### Exercise
Using the match report, explain in one to three sentences why Fowler's goal against Chester is called vital.

### Given passage
════════════════

Fowler had a good shot saved by Shortt, and offered Stevenson an opening, but the Irishman sent outside the upright. Then came a goal to Everton. Fowler was the scorer, Hughes cleared the ball that was bobbing about to the left hand side of the goal, and it was swept across to Fowler who headed into the net at 25 minutes. Chester replied with a powerful drive by Roberts, Birkett making a smart save. He again foiled Fowler a moment later.
Half-time; Chester 0, Everton 1.
Chester opened the second half with strong attacks. With Dellow at centre forward and Owen on the wing, Everton promised a goal, but the Chester defence stood solidly, against anything levelled against it. Shortt made one or two excellent saves, but in the main the defence were masters of the situation, Jones in particularly holding down the middle of the field against the Chester forwards. Everton hung on to their slender lead, but they had some anxious moments, and had it not been for Birkett, a sound goal keeping one or two of the Chester forwards might have had success. McIntosh put in one particularly hot shot, which the goalkeeper dealt with securely, and then for a spell, the game become rugged. Everton claimed a goal however, Dellow should have scored after he had won a fine opening for himself. Birkett was again in the right place when Kelly shot from inside the penalty area. Shooting was not one of today’s features. Jones shot over the bar from a free kick.
Everton v. Liverpool University
Goals were scored for Everton by Wyles (2), Curran (4), and Reynolds, Half-time; Everton “A” 7, Liverpool University nil. Final; Everton “A” 11, Liverpool University 1.
VITAL CUP VICTORY
February 15, 1943. The Liverpool Daily Post
Chester 0, Everton 1
Everton’s Sporting Chance
A single goal scored by Fowler at twenty-five minutes has kept Everton interest in the Cup warm. It was a vital goal, and had not Everton been successful in this match their prospects of qualifying for the Cup proper would have been nil. Even now they have a stiff task ahead, but that one goal victory has undoubtedly given them a sporting chance. With so much at stake it was only natural that Everton adopted safety measures. Once they got their goal they were determined to hold it. True they had some anxious moments when Chester made determined affords to draw level, and had it not been for Birkett they would have done so, for the Everton goalkeeper made some sterling saves. This was at the time they were needed. It was never a great game by any means, for the defence were usually masters, and the value of T.G. Jones, to Everton was made manifest by the way he held the Chester inside forwards. They rarely found a loophole in his defence, and what danger there was to Everton came from the wings, for Roberts was twice on the target with accurate shots until Birkett stepped in to foil him. There were many ragged touches in this game and not nearly so many thrills as experienced a week ago in the first match.
Fowler’s Good Fortune.

════════════════

### Material supplied
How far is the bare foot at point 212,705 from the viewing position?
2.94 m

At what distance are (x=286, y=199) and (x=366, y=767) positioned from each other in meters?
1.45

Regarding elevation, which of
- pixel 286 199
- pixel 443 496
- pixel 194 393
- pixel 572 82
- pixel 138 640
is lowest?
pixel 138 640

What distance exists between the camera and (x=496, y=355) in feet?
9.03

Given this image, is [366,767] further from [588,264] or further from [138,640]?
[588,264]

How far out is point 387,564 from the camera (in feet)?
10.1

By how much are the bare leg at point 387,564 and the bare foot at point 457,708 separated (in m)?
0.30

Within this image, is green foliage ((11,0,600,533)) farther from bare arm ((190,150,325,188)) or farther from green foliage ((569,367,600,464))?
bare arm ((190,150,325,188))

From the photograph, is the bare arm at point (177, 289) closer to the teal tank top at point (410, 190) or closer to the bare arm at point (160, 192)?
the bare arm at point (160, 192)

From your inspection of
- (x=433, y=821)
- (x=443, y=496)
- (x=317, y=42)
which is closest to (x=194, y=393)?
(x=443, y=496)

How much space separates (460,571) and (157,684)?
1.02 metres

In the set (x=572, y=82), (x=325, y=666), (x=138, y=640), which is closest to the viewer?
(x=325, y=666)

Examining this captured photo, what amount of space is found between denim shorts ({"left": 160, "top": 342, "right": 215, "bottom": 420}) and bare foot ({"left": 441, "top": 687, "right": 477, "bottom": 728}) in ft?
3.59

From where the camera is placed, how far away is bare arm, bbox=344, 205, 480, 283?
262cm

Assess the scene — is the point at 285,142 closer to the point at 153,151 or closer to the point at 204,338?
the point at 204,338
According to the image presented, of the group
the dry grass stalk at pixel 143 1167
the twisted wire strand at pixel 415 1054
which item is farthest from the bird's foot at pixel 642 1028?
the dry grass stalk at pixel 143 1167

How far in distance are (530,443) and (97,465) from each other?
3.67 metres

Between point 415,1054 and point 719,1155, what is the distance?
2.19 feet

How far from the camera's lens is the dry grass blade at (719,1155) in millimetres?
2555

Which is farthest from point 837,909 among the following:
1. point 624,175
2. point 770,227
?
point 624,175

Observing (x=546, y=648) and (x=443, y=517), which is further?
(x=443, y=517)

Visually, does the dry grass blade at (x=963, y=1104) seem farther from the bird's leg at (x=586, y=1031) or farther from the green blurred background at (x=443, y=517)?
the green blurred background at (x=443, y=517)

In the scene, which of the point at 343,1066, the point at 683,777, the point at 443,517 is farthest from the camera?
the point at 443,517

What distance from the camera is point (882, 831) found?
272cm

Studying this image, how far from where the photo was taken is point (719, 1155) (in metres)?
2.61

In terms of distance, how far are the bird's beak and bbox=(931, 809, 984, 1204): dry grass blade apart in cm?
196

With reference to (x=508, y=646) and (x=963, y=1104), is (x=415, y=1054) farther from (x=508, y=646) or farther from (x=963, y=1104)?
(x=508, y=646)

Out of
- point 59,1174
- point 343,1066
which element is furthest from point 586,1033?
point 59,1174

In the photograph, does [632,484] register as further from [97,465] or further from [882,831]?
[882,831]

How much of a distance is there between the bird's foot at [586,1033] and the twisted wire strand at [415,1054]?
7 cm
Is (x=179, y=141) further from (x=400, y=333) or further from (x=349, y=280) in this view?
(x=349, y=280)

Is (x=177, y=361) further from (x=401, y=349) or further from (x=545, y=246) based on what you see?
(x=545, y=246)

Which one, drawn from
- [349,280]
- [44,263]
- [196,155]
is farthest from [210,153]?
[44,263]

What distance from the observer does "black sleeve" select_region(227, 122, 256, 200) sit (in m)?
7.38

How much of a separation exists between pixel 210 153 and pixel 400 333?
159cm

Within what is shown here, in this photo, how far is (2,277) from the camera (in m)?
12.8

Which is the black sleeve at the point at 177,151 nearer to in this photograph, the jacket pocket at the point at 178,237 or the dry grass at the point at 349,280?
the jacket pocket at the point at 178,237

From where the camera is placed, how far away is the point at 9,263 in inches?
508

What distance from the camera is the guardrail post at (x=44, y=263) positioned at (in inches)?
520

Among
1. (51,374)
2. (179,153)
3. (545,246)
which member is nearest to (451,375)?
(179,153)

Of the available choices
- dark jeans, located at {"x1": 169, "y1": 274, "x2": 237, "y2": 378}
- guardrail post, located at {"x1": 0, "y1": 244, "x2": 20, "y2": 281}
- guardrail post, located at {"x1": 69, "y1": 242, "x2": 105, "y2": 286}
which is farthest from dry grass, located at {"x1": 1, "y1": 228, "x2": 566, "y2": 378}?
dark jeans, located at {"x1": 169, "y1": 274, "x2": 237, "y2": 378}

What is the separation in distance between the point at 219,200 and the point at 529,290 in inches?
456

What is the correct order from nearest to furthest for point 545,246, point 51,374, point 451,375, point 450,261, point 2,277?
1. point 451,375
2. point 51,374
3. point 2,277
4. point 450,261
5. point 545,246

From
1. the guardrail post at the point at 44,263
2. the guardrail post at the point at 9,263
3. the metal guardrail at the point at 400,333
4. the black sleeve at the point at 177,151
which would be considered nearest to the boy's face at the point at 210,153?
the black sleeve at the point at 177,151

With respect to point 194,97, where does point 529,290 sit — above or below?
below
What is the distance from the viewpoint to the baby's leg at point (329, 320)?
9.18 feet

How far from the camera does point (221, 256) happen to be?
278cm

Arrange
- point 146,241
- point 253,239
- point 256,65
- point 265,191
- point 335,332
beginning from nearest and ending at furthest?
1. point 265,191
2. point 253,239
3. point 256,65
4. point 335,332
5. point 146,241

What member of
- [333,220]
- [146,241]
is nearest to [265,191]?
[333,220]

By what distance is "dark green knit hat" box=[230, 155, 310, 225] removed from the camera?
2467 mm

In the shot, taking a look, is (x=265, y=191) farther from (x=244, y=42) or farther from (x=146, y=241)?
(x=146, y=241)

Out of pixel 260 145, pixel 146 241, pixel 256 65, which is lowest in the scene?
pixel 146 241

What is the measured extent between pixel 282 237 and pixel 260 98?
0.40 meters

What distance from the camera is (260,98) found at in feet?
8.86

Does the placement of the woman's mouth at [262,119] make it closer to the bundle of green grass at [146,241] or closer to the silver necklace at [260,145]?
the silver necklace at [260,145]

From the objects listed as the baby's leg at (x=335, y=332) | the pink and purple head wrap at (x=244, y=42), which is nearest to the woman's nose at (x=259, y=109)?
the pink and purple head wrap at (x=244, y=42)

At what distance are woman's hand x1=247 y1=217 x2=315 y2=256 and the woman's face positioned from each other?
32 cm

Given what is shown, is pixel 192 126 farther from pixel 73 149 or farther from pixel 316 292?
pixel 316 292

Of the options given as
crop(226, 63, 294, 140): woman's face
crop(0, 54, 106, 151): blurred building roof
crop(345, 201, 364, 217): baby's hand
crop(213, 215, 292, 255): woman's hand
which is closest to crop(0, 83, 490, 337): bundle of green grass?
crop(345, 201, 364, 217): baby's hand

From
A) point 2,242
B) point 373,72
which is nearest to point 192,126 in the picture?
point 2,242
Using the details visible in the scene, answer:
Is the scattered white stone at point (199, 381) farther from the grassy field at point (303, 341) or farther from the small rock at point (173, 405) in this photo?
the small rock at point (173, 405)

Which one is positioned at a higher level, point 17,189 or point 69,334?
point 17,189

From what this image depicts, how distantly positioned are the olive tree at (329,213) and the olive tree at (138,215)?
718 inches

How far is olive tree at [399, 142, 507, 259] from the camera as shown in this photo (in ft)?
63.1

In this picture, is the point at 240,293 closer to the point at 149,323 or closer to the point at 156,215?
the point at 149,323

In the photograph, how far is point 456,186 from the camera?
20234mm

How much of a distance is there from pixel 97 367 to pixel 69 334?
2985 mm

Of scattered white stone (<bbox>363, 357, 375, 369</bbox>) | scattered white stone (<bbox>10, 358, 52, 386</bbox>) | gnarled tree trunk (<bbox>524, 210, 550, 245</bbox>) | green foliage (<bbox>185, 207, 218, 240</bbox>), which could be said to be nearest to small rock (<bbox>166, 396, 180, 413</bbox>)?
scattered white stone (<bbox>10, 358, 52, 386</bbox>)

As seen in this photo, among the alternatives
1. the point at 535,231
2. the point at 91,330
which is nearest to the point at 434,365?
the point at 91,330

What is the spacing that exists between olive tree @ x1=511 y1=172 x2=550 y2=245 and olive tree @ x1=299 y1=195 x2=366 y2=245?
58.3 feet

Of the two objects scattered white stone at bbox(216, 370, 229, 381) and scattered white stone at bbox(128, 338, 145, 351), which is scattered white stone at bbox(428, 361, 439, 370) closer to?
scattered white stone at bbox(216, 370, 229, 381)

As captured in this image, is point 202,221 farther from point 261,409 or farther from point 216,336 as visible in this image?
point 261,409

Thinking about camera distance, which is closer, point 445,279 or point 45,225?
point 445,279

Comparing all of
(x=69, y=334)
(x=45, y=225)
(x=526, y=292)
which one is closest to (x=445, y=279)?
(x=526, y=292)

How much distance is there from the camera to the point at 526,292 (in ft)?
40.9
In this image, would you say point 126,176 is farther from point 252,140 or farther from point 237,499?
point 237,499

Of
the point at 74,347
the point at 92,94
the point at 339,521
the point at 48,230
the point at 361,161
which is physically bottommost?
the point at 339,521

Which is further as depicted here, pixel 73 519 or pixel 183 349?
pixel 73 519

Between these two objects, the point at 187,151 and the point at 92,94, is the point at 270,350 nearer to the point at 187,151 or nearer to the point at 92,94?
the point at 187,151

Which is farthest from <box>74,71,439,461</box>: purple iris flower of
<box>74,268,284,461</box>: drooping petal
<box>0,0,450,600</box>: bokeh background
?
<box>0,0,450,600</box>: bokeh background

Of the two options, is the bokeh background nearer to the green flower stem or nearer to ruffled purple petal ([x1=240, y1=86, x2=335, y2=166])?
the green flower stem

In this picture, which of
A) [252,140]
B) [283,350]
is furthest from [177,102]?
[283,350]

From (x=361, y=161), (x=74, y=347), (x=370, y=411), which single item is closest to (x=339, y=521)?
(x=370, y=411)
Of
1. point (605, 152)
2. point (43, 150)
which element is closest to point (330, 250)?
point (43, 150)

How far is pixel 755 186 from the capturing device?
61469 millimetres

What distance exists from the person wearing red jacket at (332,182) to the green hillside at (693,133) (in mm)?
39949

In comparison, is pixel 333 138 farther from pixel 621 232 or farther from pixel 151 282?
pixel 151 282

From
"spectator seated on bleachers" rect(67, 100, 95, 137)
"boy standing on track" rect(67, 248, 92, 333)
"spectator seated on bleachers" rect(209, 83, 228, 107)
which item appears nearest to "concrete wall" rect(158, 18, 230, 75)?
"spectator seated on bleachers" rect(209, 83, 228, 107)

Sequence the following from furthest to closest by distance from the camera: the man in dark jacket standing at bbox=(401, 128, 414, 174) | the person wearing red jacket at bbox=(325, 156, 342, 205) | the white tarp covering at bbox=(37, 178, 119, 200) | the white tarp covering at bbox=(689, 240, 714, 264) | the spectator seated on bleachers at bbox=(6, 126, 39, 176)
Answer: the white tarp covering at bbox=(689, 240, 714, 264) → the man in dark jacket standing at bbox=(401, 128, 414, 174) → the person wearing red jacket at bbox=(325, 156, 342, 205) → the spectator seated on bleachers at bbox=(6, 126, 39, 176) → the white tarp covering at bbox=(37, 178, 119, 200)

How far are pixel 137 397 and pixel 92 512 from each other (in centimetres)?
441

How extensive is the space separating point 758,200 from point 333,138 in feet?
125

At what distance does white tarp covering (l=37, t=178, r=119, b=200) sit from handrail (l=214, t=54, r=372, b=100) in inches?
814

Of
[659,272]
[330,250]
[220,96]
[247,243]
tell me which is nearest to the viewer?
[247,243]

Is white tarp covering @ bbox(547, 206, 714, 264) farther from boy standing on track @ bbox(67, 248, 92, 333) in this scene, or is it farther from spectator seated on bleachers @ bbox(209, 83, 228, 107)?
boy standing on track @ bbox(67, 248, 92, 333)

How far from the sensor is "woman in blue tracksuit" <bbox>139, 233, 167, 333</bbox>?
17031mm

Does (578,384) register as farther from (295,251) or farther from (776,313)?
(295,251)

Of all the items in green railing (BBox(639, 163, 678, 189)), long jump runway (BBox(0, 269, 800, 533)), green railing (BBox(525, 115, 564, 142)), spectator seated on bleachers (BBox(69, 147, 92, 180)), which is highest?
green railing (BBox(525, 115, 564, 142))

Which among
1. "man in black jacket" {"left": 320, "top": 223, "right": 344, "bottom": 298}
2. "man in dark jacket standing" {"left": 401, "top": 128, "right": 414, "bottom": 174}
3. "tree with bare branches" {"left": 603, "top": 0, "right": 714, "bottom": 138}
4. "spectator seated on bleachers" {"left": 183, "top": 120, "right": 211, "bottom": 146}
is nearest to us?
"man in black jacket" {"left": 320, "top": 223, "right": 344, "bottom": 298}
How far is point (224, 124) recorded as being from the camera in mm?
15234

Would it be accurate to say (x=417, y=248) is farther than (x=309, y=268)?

════════════════

### Full output
Without a win in this match, Everton's prospects of qualifying for the Cup proper would have been nil. Fowler's goal at twenty-five minutes was the only score, so it secured the victory and kept their Cup hopes alive. That gave them a sporting chance, though they still face a stiff task.